Johnson was a record keeper, with a tidy mind. It took only a minute to discover that the cabinet was mostly filled with old lesson plans, outdated grade books, notes on projects half completed, and half a hundred personal profiles of his students. Johnson was clearly a good teacher, with a real feeling for his students. After an hour I knew which students were addicts, which ones were being beaten at home, which ones Johnson suspected were being sexually abused, and which ones he thought had a real chance to make it out of Garberville.
I didn’t want to know about his students, but what Johnson chose to say about them told me things I needed to know about him.
At four-thirty, he came home, unlocked the door, dropped a pile of papers on a chair by the door, and called, “Charlie!” The chunky old gray cat that had kept me company while I went through Johnson’s records got out of my lap and loped toward his master. Johnson saw me then, sitting with my back to the wall in a shadowed corner of his living room.
He didn’t say anything. He just opened the screen door and let the cat out. Then he looked at me and waited. He knew his world had just fallen apart. He didn’t know how, or why, but he had known for years that it was coming. I could read that between every line he had written, and I had been reading his life all afternoon.
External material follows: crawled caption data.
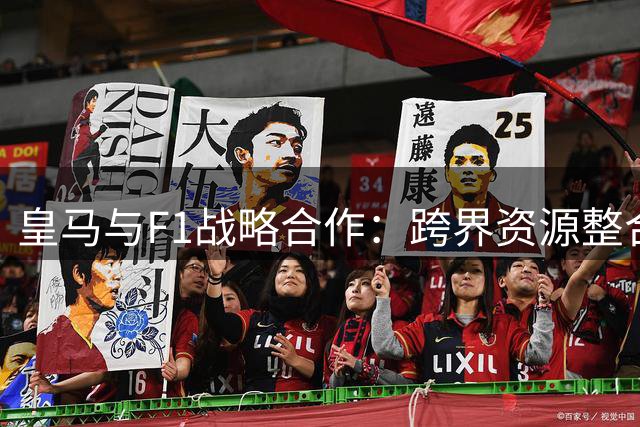 皇马与F1战略合作：跨界资源整合新范例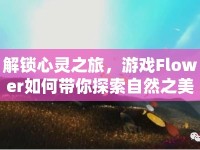 解鎖心靈之旅，游戲Flower如何帶你探索自然之美？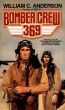 Bomber Crew 369 by William C. Anderson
I gestured toward the sofa. He moved over and sat down.
Silence filled up the room.
I said, “Tell me about Susyn.”
He closed his eyes. Twin tears broke loose and streaked his cheeks. I had hit him hard, where he was most vulnerable. He said, “What do you want to know?”
“When did you see her last?”
“Christmas.”
“Last Christmas? Seven months?”
He nodded.
“Do you know what she has been doing with herself?”
He shrugged. I waited. There was no fight in him. She had torn the heart out of him years ago, and left this shell behind. The divorce had told me part of that. The letters that she had written him after the divorce had told me the rest.
Johnson seemed to sink into the couch. He wiped his face and shook his head. I said, “She has been trying to murder the woman I love.”
The sound that escaped him was somewhere between a whimper and a sigh. It was the saddest sound I had ever heard.
“Who is Jim Davis?” I asked.
“Her brother.”
“He’s dead.”
A look crossed Johnson’s face, like a ripple of wind across still water. Fierce joy.